Up next for cookbook club is Jean-Georges Vongerichten's Home Cooking. Tonight I tested a simple salad recipe from the book. The name of the salad almost literally lists all of the ingredients -- quinoa, spinach, goat cheese, and sauteed shiitakes. If you remember the name, you remember the recipe. It was earthy and flavorful and high on the healthy meter.
1. The full recipe serves four. I quartered everything, give or take, and successfully made a single serving.
2. J-G has you toast the quinoa for 5 minutes before adding the water. Mine seemed to be burning and popping like popcorn after about 3 minutes, so I made it stop. The quinoa didn't taste burnt in the salad and arguably had more depth of flavor.
J-G's QUINOA WITH SPINACH, GOAT CHEESE, AND SAUTEED SHITTAKES
1 cup quinoa
Kosher salt and freshly ground black pepper
6 tablespoons extra-virgin olive oil
8 ounces fresh shiitake mushrooms, trimmed and quartered
6 ounces baby spinach
1 tablespoon plus 1 teaspoon red wine vinegar
4 ounces fresh goat cheese, crumbled
Toast the quinoa in a large saucepan over medium heat, stirring frequently, until golden brown, about 5 minutes. Stir in 1 1/2 cups water and a pinch of salt and bring to a boil. Cover, reduce the heat to low, and simmer until the water is absorbed, about 15 minutes.

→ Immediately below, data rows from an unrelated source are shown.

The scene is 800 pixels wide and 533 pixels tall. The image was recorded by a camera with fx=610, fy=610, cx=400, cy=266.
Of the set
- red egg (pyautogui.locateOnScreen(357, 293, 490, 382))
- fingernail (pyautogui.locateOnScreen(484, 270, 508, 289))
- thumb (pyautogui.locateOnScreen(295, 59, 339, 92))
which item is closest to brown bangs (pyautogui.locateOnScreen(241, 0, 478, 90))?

Meanwhile, heat 4 tablespoons of the oil in a large skillet over medium heat. Add the mushrooms and a pinch of salt and pepper, and cook, stirring occasionally, until golden brown and tender, about 8 minutes.
Spoon the warm quinoa and mushrooms over the spinach on a serving platter, then drizzle with the vinegar and remaining 2 tablespoons oil. Season with salt and pepper and top with the goat cheese.